With the pictures left out, restate exactly the part below that opens with the line containing "implantando lentamente, pero existe otra" and closes with the line containing "Das Black Voices-Volksbegehren".

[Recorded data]

-- -- --

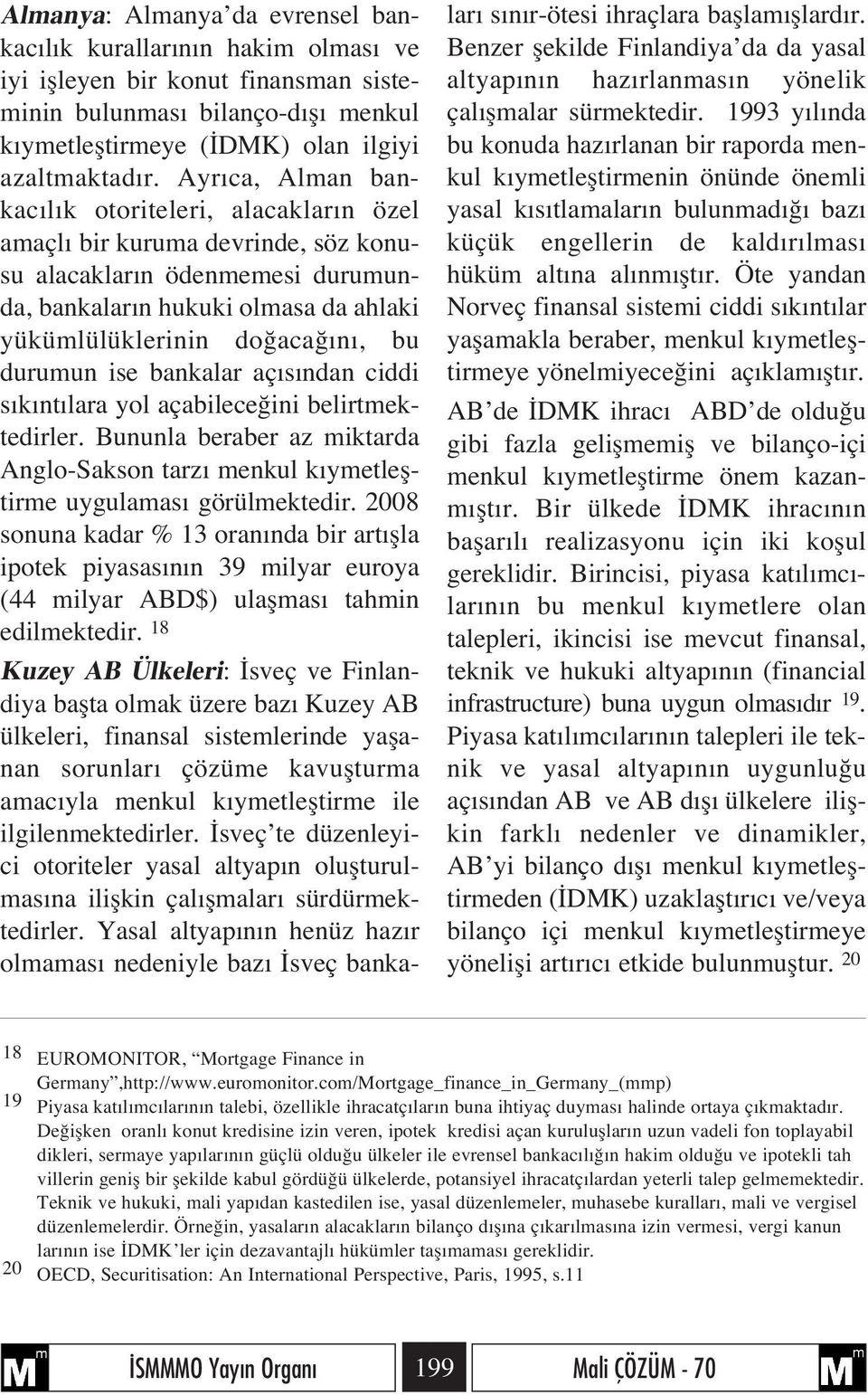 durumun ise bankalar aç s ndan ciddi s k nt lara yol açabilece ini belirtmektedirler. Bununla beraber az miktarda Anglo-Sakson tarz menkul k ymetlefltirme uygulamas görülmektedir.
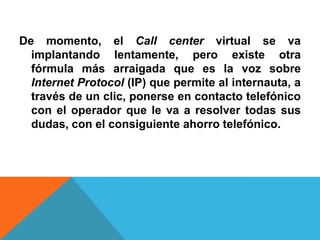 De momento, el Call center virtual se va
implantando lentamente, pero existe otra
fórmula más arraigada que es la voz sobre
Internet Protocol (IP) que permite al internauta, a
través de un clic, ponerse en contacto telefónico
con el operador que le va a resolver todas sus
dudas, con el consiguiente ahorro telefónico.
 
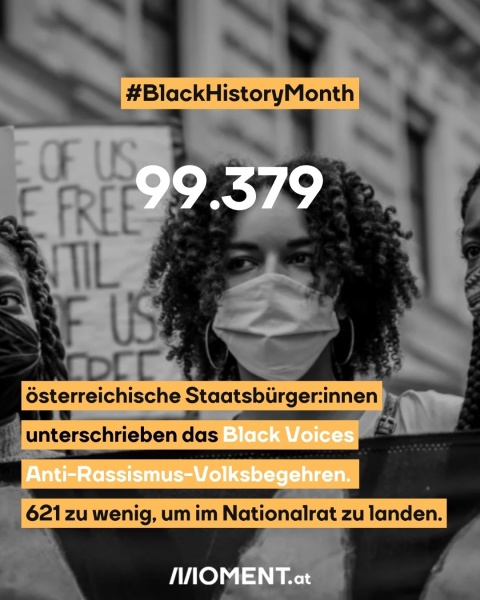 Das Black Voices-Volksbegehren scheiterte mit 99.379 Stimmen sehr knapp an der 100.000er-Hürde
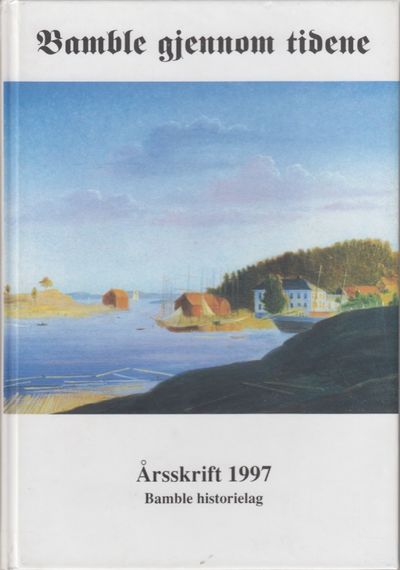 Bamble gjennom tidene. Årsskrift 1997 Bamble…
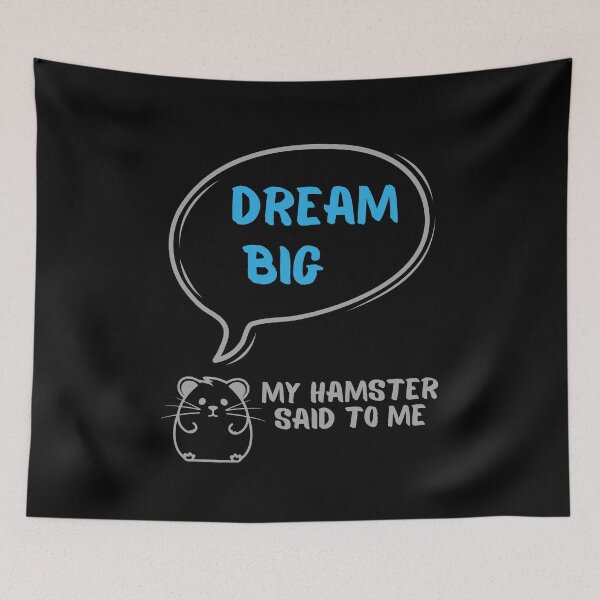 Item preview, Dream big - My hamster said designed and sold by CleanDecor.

-- -- --

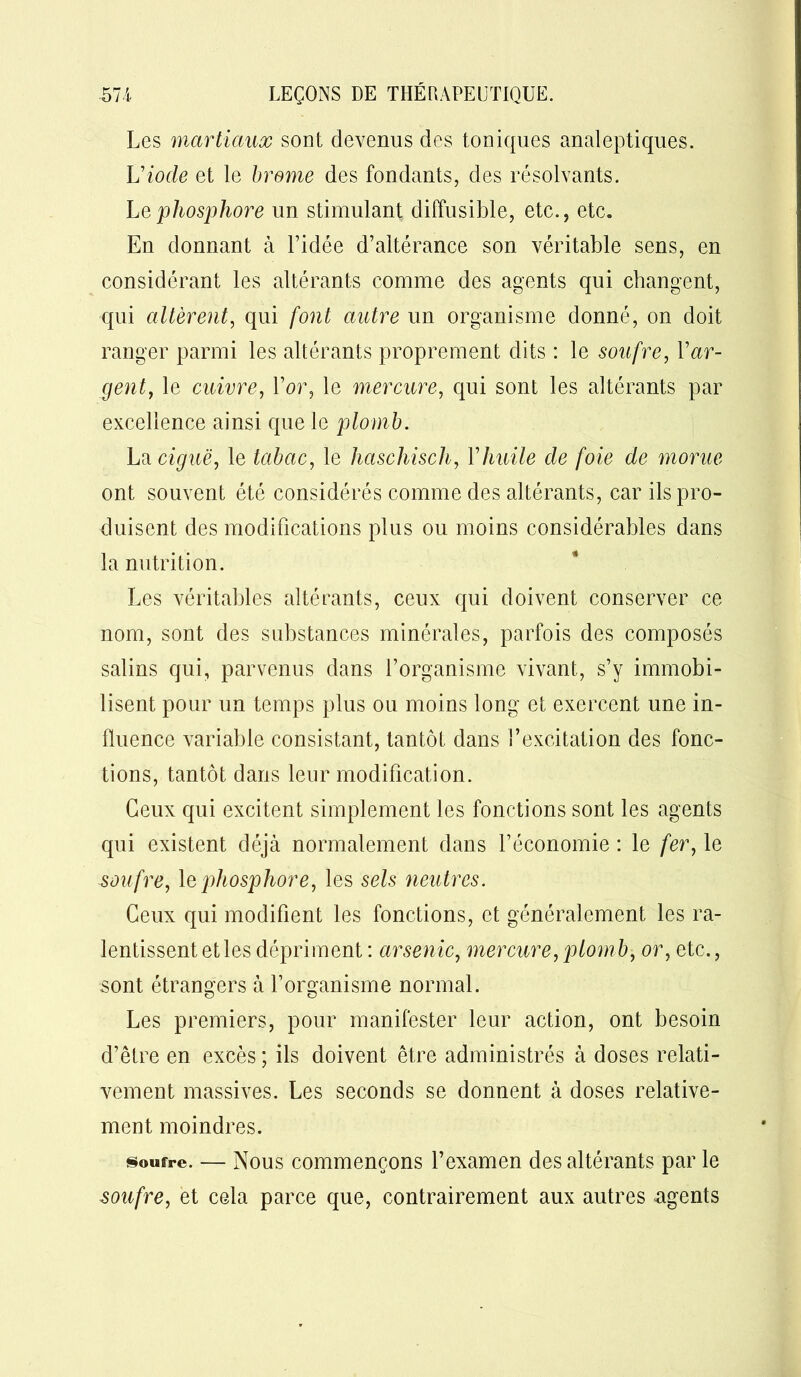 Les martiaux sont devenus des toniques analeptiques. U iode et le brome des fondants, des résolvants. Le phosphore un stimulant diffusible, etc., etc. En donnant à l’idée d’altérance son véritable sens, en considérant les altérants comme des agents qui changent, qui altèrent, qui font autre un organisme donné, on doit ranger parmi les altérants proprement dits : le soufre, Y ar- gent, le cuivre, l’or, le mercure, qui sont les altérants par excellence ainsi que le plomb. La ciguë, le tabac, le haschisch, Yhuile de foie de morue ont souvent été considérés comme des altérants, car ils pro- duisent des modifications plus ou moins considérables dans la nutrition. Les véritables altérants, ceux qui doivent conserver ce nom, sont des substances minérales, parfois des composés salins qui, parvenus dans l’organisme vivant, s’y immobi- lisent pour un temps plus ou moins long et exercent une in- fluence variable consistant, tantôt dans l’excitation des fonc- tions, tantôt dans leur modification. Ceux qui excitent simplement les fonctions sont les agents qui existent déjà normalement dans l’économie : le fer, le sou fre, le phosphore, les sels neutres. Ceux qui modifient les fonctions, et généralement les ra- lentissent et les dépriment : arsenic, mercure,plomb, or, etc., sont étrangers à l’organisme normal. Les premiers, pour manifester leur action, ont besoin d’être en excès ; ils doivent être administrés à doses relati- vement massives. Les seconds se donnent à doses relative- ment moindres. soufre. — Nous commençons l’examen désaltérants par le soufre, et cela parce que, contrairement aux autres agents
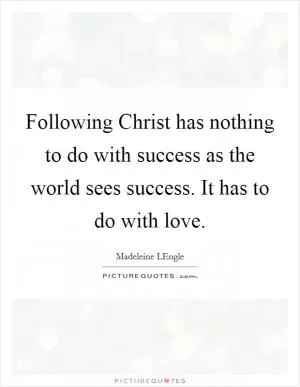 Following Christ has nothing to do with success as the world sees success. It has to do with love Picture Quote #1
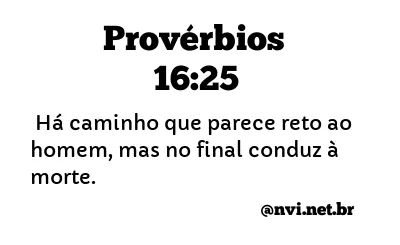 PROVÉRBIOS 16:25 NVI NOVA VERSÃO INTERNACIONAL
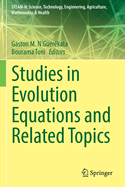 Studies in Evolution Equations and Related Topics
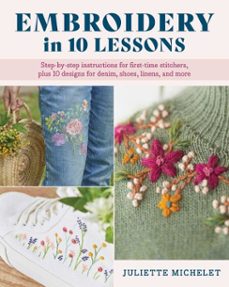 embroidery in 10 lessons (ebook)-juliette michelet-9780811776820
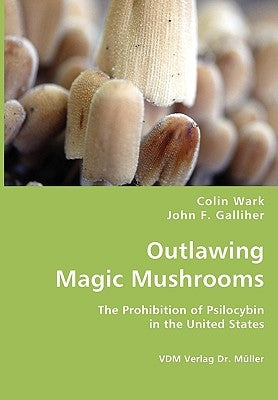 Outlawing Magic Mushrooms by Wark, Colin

-- -- --

▶ **Response area**
implantando lentamente, pero existe otra
fórmula más arraigada que es la voz sobre
Internet Protocol (IP) que permite al internauta, a
través de un clic, ponerse en contacto telefónico
con el operador que le va a resolver todas sus
dudas, con el consiguiente ahorro telefónico.
 
 Das Black Voices-Volksbegehren scheiterte mit 99.379 Stimmen sehr knapp an der 100.000er-Hürde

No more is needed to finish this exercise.